Phys. Rev. B 108, 205407 (2023)

We propose that a multigraphene of ABC-type stacking yields virtual bound states lying within the Coulomb insulating gap of an Anderson-like adatom. Wondrously, a virtual state constitutes the counterpart of the atomic collapse phenomenon proposed in relativistic atomic physics, while the second emerges as its particle-hole symmetric, analogous to a positron state. Thus, we introduce the effect as the adatomic collapse, which occurs due to a flat band with a dispersionless state and a divergent density of states $\sim | ɛ - ɛ_{F} |^{2 / J - 1}$ near the Fermi energy $ɛ_{F}$ for $J \geq 3,$ where $J π$ is the Berry phase. We conclude this scenario based on the Kramers-Kronig transformation of the quasiparticle broadening, from where we observe that the aforementioned van Hove singularity induces virtual bound states.

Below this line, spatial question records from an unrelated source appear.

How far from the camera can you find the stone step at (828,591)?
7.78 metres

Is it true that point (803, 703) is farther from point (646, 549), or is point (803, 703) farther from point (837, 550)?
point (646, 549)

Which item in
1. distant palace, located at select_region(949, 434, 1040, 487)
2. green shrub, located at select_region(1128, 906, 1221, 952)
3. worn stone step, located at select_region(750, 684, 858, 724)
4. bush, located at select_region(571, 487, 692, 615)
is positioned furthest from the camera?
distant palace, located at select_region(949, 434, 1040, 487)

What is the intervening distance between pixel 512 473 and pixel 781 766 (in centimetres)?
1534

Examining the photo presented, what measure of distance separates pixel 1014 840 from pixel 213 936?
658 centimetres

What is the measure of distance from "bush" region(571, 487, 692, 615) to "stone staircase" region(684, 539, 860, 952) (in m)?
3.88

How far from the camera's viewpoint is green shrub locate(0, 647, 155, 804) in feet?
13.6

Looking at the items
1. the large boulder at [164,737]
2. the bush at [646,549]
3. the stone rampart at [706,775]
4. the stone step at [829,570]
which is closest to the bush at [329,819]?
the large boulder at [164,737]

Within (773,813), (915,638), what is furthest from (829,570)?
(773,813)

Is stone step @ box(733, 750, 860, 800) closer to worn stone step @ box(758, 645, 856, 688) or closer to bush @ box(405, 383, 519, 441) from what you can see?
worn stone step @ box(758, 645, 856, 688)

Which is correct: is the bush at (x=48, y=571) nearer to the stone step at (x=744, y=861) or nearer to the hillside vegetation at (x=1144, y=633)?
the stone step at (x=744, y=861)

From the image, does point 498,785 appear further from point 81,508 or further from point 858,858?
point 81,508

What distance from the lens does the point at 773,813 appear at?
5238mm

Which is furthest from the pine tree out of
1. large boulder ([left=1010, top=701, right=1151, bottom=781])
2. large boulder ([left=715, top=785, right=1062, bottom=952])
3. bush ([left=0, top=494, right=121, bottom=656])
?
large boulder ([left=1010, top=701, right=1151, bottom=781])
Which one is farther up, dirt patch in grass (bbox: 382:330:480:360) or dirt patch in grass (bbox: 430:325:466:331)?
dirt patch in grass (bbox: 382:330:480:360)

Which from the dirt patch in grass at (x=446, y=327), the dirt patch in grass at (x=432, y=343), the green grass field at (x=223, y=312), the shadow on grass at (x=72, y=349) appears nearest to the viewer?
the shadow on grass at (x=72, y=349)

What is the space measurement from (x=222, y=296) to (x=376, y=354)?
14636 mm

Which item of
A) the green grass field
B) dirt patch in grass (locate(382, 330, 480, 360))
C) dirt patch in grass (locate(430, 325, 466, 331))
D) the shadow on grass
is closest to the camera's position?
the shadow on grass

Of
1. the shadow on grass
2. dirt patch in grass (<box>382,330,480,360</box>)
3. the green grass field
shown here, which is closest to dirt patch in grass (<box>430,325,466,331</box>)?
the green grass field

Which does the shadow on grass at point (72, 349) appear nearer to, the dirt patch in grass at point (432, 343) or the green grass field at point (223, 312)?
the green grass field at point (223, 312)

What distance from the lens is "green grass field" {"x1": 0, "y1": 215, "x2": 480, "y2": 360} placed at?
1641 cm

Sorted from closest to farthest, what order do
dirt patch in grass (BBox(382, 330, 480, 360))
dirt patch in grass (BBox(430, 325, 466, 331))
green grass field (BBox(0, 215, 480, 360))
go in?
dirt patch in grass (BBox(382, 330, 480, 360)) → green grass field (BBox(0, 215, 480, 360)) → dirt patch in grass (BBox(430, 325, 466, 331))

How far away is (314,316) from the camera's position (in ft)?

Counterintuitively, near the singularity, we find these states above and below the Fermi energy correlated to the existence of the bottom and top edges of the Coulomb insulating region, respectively. As such a behavior rises without a twist, the system is known as moiréless and the phenomenon emerges also assisted by the adatom Coulomb correlations. Similarly to Science 340, 734 (2013) we find the effective critical atomic number $Z_{c} \sim 0.96$ in contrast to an ultraheavy nucleus. Thus, we point out that multigraphene is a proper playground for testing a predicted phenomenon of the relativistic atomic physics in the domain of the condensed matter physics.